Error when NCBI Refseq is Trained- Qiime2 2020.8

TurboQiimer · November 23, 2020, 1:25pm

Hi,
I downloaded my refseq from NCBI and also FunGene websites. I tried to train both refseq with Qiime2 but it shows the same error!

qiime tools import --type ‘FeatureData[Sequence]’ --input-path sequence.fna --output-path Refseq.qza
There was a problem importing sequence.fna:

sequence.fna is not a(n) DNAFASTAFormat file:

Invalid character ’
’ at position 0 on line 26 (does not match IUPAC characters for a DNA sequence).

I clean the line and position the error shows; it not to keep stopping.
Is it a bug? Is there any solution?

Thanks

andrewsanchez · November 23, 2020, 8:50pm

Hi, @TurboQiimer!

Are you sure you are specifying the correct type? Please see this section of the importing tutorial in which aligned representative FASTA sequences are discussed. Perhaps you need to specify the 'FeatureData[AlignedSequence]' type. If that doesn’t work, would you mind sharing the .fna you are working with?

TurboQiimer · November 25, 2020, 12:02pm

Hi again,
I used type 'FeatureData[Sequence]' for importing SILVA sequence. Anyway, I changed the type then I got the same error! Not fixed.

qiime tools import \

--type 'FeatureData[AlignedSequence]'
--input-path sequence.fna
--output-path RefsequencesdsrB.qza
There was a problem importing sequence.fna:

sequence.fna is not a(n) AlignedDNAFASTAFormat file:

Invalid character '
' at position 0 on line 8 (does not match IUPAC characters for a DNA sequence).

I tried to attach the file, but the file extension is not accepted.

Any idea?

Thanks

TurboQiimer · November 25, 2020, 12:27pm

I also share the seq file format in a photo. There are accession numbers and nucleotide lengths.

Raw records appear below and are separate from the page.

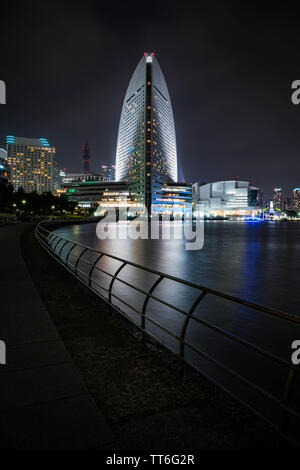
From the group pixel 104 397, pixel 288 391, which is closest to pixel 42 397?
pixel 104 397

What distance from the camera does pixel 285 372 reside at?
5809 millimetres

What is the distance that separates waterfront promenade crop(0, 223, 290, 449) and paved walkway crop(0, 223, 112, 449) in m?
0.01

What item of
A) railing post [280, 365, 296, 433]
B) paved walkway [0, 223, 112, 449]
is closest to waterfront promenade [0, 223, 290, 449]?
paved walkway [0, 223, 112, 449]

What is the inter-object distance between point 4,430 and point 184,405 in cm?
198

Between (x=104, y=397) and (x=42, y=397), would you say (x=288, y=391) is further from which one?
(x=42, y=397)

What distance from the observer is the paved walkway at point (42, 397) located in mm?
2758

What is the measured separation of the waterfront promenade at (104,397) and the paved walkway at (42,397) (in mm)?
11

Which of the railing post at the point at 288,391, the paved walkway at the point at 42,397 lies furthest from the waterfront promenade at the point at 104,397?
the railing post at the point at 288,391

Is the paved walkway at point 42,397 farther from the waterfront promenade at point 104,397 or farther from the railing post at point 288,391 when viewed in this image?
the railing post at point 288,391

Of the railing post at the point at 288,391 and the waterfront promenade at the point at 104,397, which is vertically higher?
the railing post at the point at 288,391

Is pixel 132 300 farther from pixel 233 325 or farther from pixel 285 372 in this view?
pixel 285 372

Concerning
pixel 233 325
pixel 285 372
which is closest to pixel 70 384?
pixel 285 372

It sounds OK. It maybe help you.

andrewsanchez · November 25, 2020, 10:18pm

If you zip the file up first, you will be able to attach it.

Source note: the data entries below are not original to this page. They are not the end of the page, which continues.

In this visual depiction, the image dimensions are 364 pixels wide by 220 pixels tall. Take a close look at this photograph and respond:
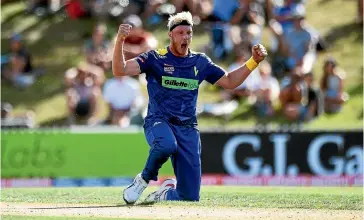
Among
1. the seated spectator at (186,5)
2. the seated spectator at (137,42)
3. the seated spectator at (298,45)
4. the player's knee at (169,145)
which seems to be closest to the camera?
the player's knee at (169,145)

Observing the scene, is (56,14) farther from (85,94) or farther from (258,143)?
(258,143)

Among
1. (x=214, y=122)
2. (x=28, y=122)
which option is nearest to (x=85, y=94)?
(x=28, y=122)

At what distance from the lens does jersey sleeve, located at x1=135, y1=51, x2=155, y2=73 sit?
32.9 feet

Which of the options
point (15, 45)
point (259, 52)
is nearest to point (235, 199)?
point (259, 52)

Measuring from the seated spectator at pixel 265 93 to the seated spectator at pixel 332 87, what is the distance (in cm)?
94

What did you do to "clean the line?" Did the error message report an invalid character at a different position after that?

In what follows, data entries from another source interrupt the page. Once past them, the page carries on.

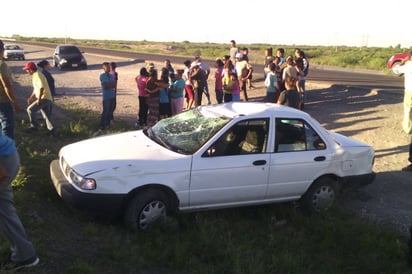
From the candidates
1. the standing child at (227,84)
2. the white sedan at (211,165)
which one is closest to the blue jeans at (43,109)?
the white sedan at (211,165)

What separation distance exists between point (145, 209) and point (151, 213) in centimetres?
10

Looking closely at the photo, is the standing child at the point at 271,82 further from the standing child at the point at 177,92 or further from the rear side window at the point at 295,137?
the rear side window at the point at 295,137

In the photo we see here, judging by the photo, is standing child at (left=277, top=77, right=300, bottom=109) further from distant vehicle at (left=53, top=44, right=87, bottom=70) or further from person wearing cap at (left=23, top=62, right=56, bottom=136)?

I think it's safe to assume that this is not a bug and that the error message is correct: your fasta file is likely corrupt and will need to be modified. If you search for "does not match IUPAC characters for a DNA sequence" on the forum, you will find that this error can arise for a variety of reasons. The solutions others have found may or may not work for you depending on what's wrong with your file. We will need to diagnose precisely what is wrong with your fasta file before prescribing a fix. The first thing that jumps out to me is the blank lines. If you remove the blank lines, are you able to import the file?

TurboQiimer · November 26, 2020, 1:01am

Somewhat yes. The position was 0 but the line changed afterward:

at position 0 on line 8 (does not match IUPAC characters for a DNA sequence).
at position 0 on line 14 (does not match IUPAC characters for a DNA sequence).

TurboQiimer · November 26, 2020, 1:02am

sequence.zip (373.3 KB)

Here you are!

TurboQiimer · November 26, 2020, 1:06am

I removed some blank lines. I could not remove all because there are many lines. The result was changing in line number as you see:
at position 0 on line 238 (does not match IUPAC characters for a DNA sequence).
Would it be a clue?

TurboQiimer · November 26, 2020, 1:08am

I checked it out, but I could not find a solution in my case. I am using recript plugin while the people question were regarding dada2 and so forth on.

andrewsanchez · November 26, 2020, 1:36am

You can remove all of the blank lines using the sed command like so: sed '/^$/d' sequence.fna > sequence_clean.fna. This will create a new file without the blank lines. That file is importable as type 'FeatureData[Sequence]'.

TurboQiimer · November 26, 2020, 1:46am

Thanks. Could you please tell me which environment I should execute this command? In Qiime2 command line interface? or what? You know, I have not seen such characters in Qiime2 commands so far " sed '/^$/d'" that is why I wanted to make sure what is the environment.

If it is Qiime2 plugin, please tell me its address what plugin is there.

By the way, I already saw some invalid characters in this file like repetitive three digit (33333333333) among the AGCT nucleotide. How can I remove them?

Thanks a lot.
Qiimer

TurboQiimer · November 26, 2020, 11:20am

I used this command in Qiime2 command line interface. It worked well.
Thank you very much. It was also imported to .qza extension file.

Thanks a billion, sir.

Qiimer

system · December 27, 2020, 5:20pm

This topic was automatically closed 31 days after the last reply. New replies are no longer allowed.